Bu durumun nedenleri çeşitli etmenlere dayandırılabilir: Ebeveynlerin hoşgörüsü veya çaresizliği, teknoloji ve sosyal medyaya maruz kalma ve aşırı tüketim kültürüne geçiş. Çocuklara istedikleri şeyler gecikmeden sürekli olarak verildiğinde, hayatlarının her alanında anında anlık tatmin beklentisi baş gösterir. Bu beklenti yeni nesilde bir hâk etmişlik duygusuna ve herkesin onlara özel muamelede bulunmaları gerektiği inancına yol açabilir.
Çoğunlukla ebeveynlerin aşırı hoşgörü ve çocuklarına karşı bonkörlüğü, hatta savurganlığı bu tür sorunlara yol açmaktadır. Değişen yaşam koşulları, gündelik yaşam temposu ve sosyo-ekonomik sorumluluklar nedeniyle çocuklarıyla kaliteli zaman geçirememekten kaynaklanan ebeveyn suçluluğu ve ebeveynlerin geçmişte yaşayamadıkları şeylere duydukları özlem çocuklarını aşırı tüketim alışkanlığına, anlık tatmin duygusuna ve doyumsuz bir kişiliğe itmektedir.
Ebeveynlerin çocukken ya da gençken sahip olamadıkları şeylere çocuklarının sahip olmalarını istemeleri ve bunu sağlama çabaları olağan bir durum ve sıradan bir arzudur. Ancak aşırı ve kontrolsüz olduğunda sonuçları ağır olabiliyor.
Diğer yandan teknolojiye ve sosyal medyaya maruz kalmak bu sorunları daha da kötüleştirebilir. Anlık tatmin, işlerin hızlı bir şekilde halledilebilmesi açısından olumlu bir şey olabilir ancak konu çocuklar ve teknoloji olduğunda bu durum büyük sorunlar yaratabiliyor. Akıllı telefon, bilgisayar ve tablet gibi cihazlar aracılığıyla bilgiye ve eğlenceye anında erişim; çeşitli dil-çeviri programları aracılığıyla hızlı yanıt alma ve düşünceyi anında doğrulama yeteneği, beklemenin kabul edilemez görüldüğü bir ortam yaratabilir. Bu cihazlarda önemli miktarda zaman geçiren çocuklar; bu hizmetleri tüketerek materyalizmi, hazzı, tembelliği ve amaçsızlığı teşvik eden iletilere maruz kalıyorlar.
Bu anlık tatmin ve her şeye sahip olma duygusu, uzun vadede çocuklar üzerinde olumsuz etkiler yaratabilir. İstedikleri her şeyi çaba harcamadan, alın teri dökmeden elde etmeyi bekleyen yeni nesil; başarının sıkı çalışma, özveri ve istikrar gerektirdiği akademik ve profesyonel ortamlarda büyük olasılıkla zorluk yaşayacaklardır.
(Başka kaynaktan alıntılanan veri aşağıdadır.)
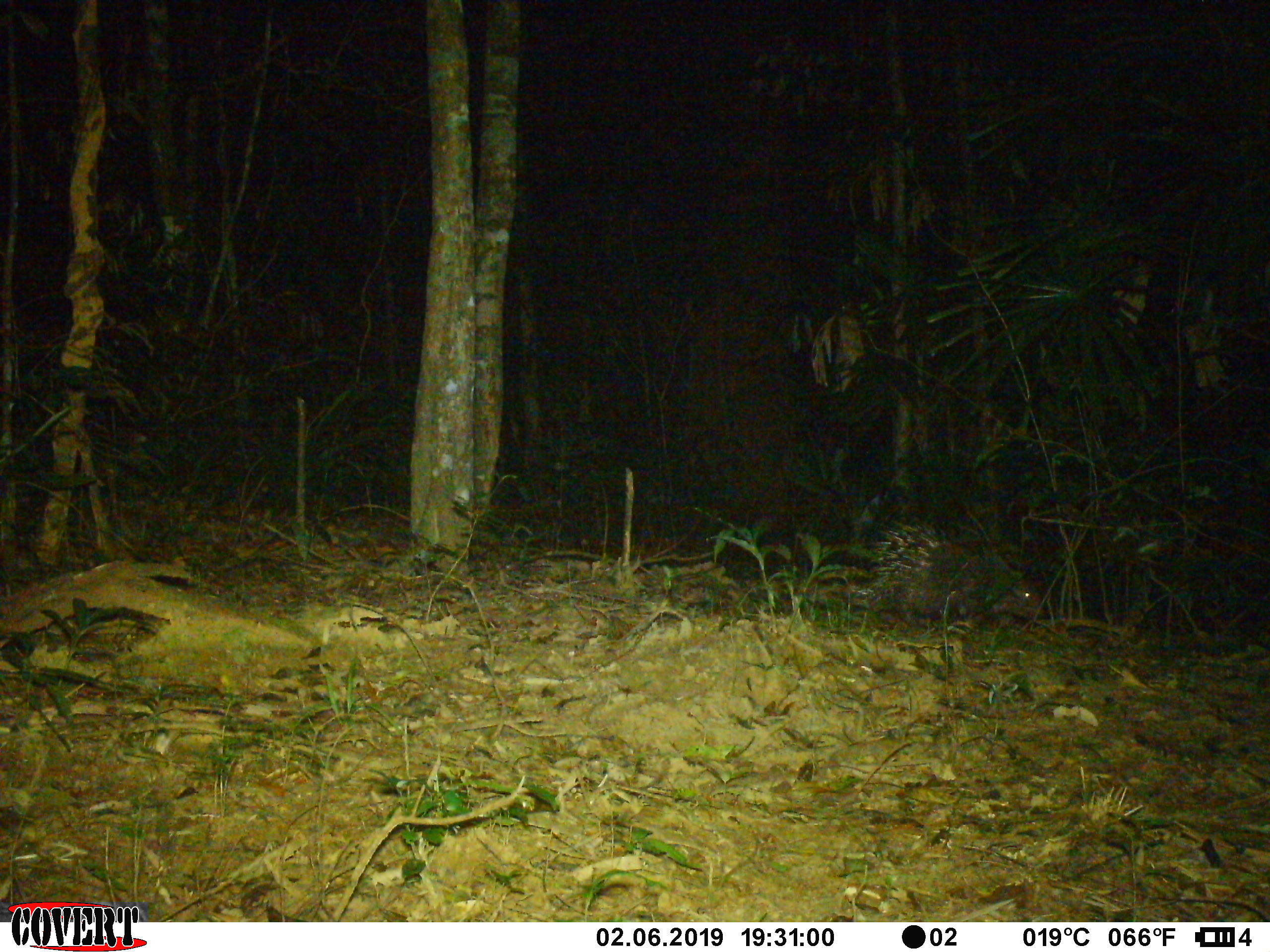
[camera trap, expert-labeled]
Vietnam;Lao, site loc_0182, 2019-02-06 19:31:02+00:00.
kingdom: Animalia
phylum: Chordata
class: Mammalia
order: Rodentia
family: Hystricidae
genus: Hystrix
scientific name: Hystrix brachyura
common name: malayan porcupine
Malayan porcupine (Hystrix brachyura). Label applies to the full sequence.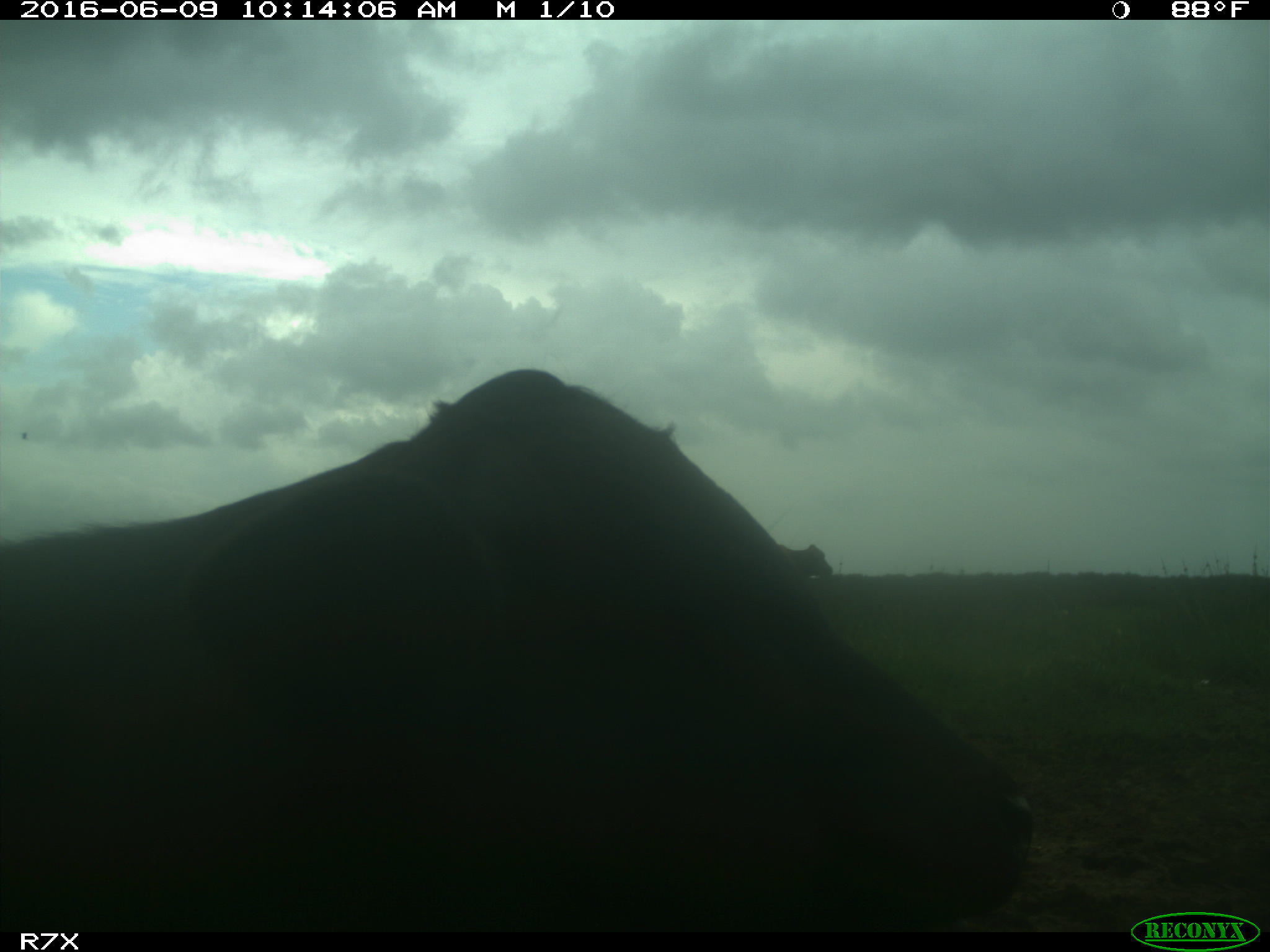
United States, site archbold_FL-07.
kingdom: Animalia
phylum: Chordata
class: Mammalia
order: Artiodactyla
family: Bovidae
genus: Bos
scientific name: Bos taurus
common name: domestic cow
Ayrıca anlamlı ilişkiler kurmakta ve sürdürmekte de zorluk yaşayabilirler. Okullarda akran zorbalığı, şiddet artışı ve hatta günümüz evliliklerinin kısa ömürlü olması bu durumla yakından ilintilidir.
Yeni neslin kafasındaki hak kavramı, kendisinin özel ayrıcalıkları veya avantajları her zaman ve her koşulda hak ettiği inancına karşılık gelmektedir. Böylesi bir anlayış, anlık tatmin ve her şeye sahip olma arzusu bir yerden sonra ötekileri rahatsız eder ve çatışmaya dönüşür.
Yeni neslin bilmediği şey -başarıya, mutluluğa ve zenginliğe ulaşmanın anahtarı- her şeye bir günde sahip olamayacağını anlamaktır. Bu anlamda ebeveynler, eğitimciler ve yetişkinler olarak çok çalışmanın, sabrın ve gecikmiş tatminin değerini teşvik etmemiz gerekiyor. Bu; gerçekçi beklentiler belirleyerek, çocuklara sahip olduklarını takdir etmeyi öğreterek ve onları çaba gerektiren faaliyetlere katılmaya teşvik ederek yapılabilir.
Bilhassa ebeveynlerin ve eğitimcilerin disiplin, düzenli çalışma, sabır ve ahlâkî değerleri teşvik etme, çocukların perspektif ve minnettarlık duygusunu geliştirmelerine yardımcı olma konusunda rol oynamaları gerekir. Bunu yaparak çocuklar hakkın, çalışmanın, gayretin ve ahlâkın değerini takdir edebilen çok yönlü bireyler haline gelebilirler.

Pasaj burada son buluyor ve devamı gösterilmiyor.